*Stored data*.
# # # #
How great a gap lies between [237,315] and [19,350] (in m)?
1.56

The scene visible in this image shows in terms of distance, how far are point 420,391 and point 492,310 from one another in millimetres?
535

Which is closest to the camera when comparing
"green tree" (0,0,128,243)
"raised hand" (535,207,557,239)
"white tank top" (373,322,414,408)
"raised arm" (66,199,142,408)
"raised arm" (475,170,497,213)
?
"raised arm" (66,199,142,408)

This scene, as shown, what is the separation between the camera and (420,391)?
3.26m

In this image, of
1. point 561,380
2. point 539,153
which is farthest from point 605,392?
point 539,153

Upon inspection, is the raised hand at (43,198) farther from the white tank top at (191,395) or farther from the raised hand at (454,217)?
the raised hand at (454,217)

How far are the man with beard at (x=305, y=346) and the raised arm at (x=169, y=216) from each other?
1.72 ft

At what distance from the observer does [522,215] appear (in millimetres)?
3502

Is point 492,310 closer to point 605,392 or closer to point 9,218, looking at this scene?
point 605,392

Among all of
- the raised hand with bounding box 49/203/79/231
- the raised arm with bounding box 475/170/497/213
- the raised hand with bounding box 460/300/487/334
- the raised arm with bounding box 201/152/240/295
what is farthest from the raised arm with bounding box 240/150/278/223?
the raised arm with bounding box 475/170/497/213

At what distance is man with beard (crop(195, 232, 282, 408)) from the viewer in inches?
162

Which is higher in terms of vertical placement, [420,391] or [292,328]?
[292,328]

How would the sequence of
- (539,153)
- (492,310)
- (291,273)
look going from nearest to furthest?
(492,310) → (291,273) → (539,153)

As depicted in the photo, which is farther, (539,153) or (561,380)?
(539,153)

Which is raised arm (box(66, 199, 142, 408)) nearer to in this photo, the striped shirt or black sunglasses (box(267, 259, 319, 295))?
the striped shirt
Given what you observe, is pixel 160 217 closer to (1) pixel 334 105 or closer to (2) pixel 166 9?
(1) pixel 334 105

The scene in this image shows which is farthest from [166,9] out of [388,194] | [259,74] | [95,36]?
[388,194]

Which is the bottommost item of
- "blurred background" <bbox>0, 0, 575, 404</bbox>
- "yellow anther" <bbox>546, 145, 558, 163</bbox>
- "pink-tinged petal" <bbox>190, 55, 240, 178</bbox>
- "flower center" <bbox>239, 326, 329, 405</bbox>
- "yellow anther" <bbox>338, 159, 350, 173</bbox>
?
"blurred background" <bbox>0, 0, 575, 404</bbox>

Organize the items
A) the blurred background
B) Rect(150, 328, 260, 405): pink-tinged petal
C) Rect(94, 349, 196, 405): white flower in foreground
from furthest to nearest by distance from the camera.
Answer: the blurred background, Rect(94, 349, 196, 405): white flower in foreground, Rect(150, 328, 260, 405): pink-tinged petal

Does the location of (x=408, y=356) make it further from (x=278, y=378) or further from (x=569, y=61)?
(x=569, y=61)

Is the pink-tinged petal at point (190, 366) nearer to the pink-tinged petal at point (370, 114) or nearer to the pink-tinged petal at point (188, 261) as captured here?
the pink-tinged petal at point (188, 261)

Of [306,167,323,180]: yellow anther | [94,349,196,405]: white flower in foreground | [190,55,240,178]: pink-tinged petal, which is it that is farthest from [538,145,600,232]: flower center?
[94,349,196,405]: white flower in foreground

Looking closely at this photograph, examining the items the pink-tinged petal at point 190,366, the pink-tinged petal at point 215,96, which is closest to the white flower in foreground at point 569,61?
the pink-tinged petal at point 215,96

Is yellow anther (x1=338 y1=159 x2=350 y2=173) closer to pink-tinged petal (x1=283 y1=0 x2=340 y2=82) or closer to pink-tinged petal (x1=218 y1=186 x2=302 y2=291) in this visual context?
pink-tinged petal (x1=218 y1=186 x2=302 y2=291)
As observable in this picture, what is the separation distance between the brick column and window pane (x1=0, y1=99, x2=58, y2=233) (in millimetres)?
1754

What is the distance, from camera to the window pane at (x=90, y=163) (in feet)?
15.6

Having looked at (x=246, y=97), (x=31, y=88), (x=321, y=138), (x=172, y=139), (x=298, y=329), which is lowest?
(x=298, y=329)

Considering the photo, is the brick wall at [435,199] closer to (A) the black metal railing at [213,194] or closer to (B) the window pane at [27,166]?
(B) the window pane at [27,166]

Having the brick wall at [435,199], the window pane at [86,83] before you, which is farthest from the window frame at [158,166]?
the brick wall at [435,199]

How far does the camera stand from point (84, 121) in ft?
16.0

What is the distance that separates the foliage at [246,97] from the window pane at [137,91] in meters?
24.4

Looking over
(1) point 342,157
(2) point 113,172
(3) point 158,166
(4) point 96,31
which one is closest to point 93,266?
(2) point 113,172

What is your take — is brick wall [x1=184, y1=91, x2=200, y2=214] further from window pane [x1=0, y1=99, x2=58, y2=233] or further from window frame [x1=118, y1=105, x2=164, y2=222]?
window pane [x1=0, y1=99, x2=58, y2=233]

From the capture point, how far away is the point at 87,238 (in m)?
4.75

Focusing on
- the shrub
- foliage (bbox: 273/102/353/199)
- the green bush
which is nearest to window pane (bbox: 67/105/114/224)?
# # # #
*WHAT IS REQUIRED*. Can you set down all of the entries above word for word, leaving each one unchanged?

*RESULT*.
How great a gap lies between [237,315] and [19,350] (in m)?
1.56

The scene visible in this image shows in terms of distance, how far are point 420,391 and point 492,310 from one another in millimetres?
535

Which is closest to the camera when comparing
"green tree" (0,0,128,243)
"raised hand" (535,207,557,239)
"white tank top" (373,322,414,408)
"raised arm" (66,199,142,408)
"raised arm" (475,170,497,213)
?
"raised arm" (66,199,142,408)

This scene, as shown, what is the separation between the camera and (420,391)?
3.26m

In this image, of
1. point 561,380
2. point 539,153
which is farthest from point 605,392?
point 539,153

Upon inspection, is the raised hand at (43,198) farther from the white tank top at (191,395) or farther from the raised hand at (454,217)?
the raised hand at (454,217)

How far are the man with beard at (x=305, y=346) and the raised arm at (x=169, y=216) from each other?
1.72 ft

At what distance from the observer does [522,215] appear (in millimetres)?
3502

Is point 492,310 closer to point 605,392 or closer to point 9,218, looking at this scene?
point 605,392

Among all of
- the raised hand with bounding box 49/203/79/231
- the raised arm with bounding box 475/170/497/213
- the raised hand with bounding box 460/300/487/334
- the raised arm with bounding box 201/152/240/295
what is farthest from the raised arm with bounding box 240/150/278/223?
the raised arm with bounding box 475/170/497/213

At what distance is man with beard (crop(195, 232, 282, 408)) from the viewer in inches?
162

Which is higher in terms of vertical placement, [420,391] or [292,328]?
[292,328]

How would the sequence of
- (539,153)
- (492,310)
- (291,273)
look going from nearest to furthest?
(492,310) → (291,273) → (539,153)

As depicted in the photo, which is farther, (539,153) or (561,380)?
(539,153)

Which is raised arm (box(66, 199, 142, 408)) nearer to in this photo, the striped shirt or black sunglasses (box(267, 259, 319, 295))?
the striped shirt
Given what you observe, is pixel 160 217 closer to (1) pixel 334 105 or closer to (2) pixel 166 9?
(1) pixel 334 105

The scene in this image shows which is farthest from [166,9] out of [388,194] | [259,74] | [95,36]?
[388,194]

Which is the bottommost item of
- "blurred background" <bbox>0, 0, 575, 404</bbox>
- "yellow anther" <bbox>546, 145, 558, 163</bbox>
- "pink-tinged petal" <bbox>190, 55, 240, 178</bbox>
- "flower center" <bbox>239, 326, 329, 405</bbox>
- "yellow anther" <bbox>338, 159, 350, 173</bbox>
?
"blurred background" <bbox>0, 0, 575, 404</bbox>

Organize the items
A) the blurred background
B) Rect(150, 328, 260, 405): pink-tinged petal
C) Rect(94, 349, 196, 405): white flower in foreground
from furthest to nearest by distance from the camera.
Answer: the blurred background, Rect(94, 349, 196, 405): white flower in foreground, Rect(150, 328, 260, 405): pink-tinged petal

Does the location of (x=408, y=356) make it further from (x=278, y=378) or further from (x=569, y=61)?
(x=569, y=61)

Is the pink-tinged petal at point (190, 366) nearer to the pink-tinged petal at point (370, 114) or nearer to the pink-tinged petal at point (188, 261) as captured here?
the pink-tinged petal at point (188, 261)

Of [306,167,323,180]: yellow anther | [94,349,196,405]: white flower in foreground | [190,55,240,178]: pink-tinged petal, which is it that is farthest from [538,145,600,232]: flower center?
[94,349,196,405]: white flower in foreground

Looking closely at this photograph, examining the items the pink-tinged petal at point 190,366, the pink-tinged petal at point 215,96, which is closest to the white flower in foreground at point 569,61?
the pink-tinged petal at point 215,96

Is yellow anther (x1=338 y1=159 x2=350 y2=173) closer to pink-tinged petal (x1=283 y1=0 x2=340 y2=82) or closer to pink-tinged petal (x1=218 y1=186 x2=302 y2=291) in this visual context?
pink-tinged petal (x1=218 y1=186 x2=302 y2=291)
As observable in this picture, what is the separation distance between the brick column and window pane (x1=0, y1=99, x2=58, y2=233) (in millimetres)?
1754

What is the distance, from camera to the window pane at (x=90, y=163) (in feet)?
15.6

Having looked at (x=246, y=97), (x=31, y=88), (x=321, y=138), (x=172, y=139), (x=298, y=329), which is lowest?
(x=298, y=329)

Considering the photo, is the brick wall at [435,199] closer to (A) the black metal railing at [213,194] or closer to (B) the window pane at [27,166]?
(B) the window pane at [27,166]

Having the brick wall at [435,199], the window pane at [86,83] before you, which is farthest from the window frame at [158,166]?
the brick wall at [435,199]

How far does the camera stand from point (84, 121) in ft?
16.0

What is the distance that separates the foliage at [246,97] from the window pane at [137,91] in meters?
24.4

Looking over
(1) point 342,157
(2) point 113,172
(3) point 158,166
(4) point 96,31
which one is closest to point 93,266?
(2) point 113,172

What is your take — is brick wall [x1=184, y1=91, x2=200, y2=214] further from window pane [x1=0, y1=99, x2=58, y2=233] or further from window frame [x1=118, y1=105, x2=164, y2=222]?
window pane [x1=0, y1=99, x2=58, y2=233]

From the capture point, how far away is the point at 87,238 (in m)?
4.75

Focusing on
- the shrub
- foliage (bbox: 273/102/353/199)
- the green bush
which is nearest to window pane (bbox: 67/105/114/224)?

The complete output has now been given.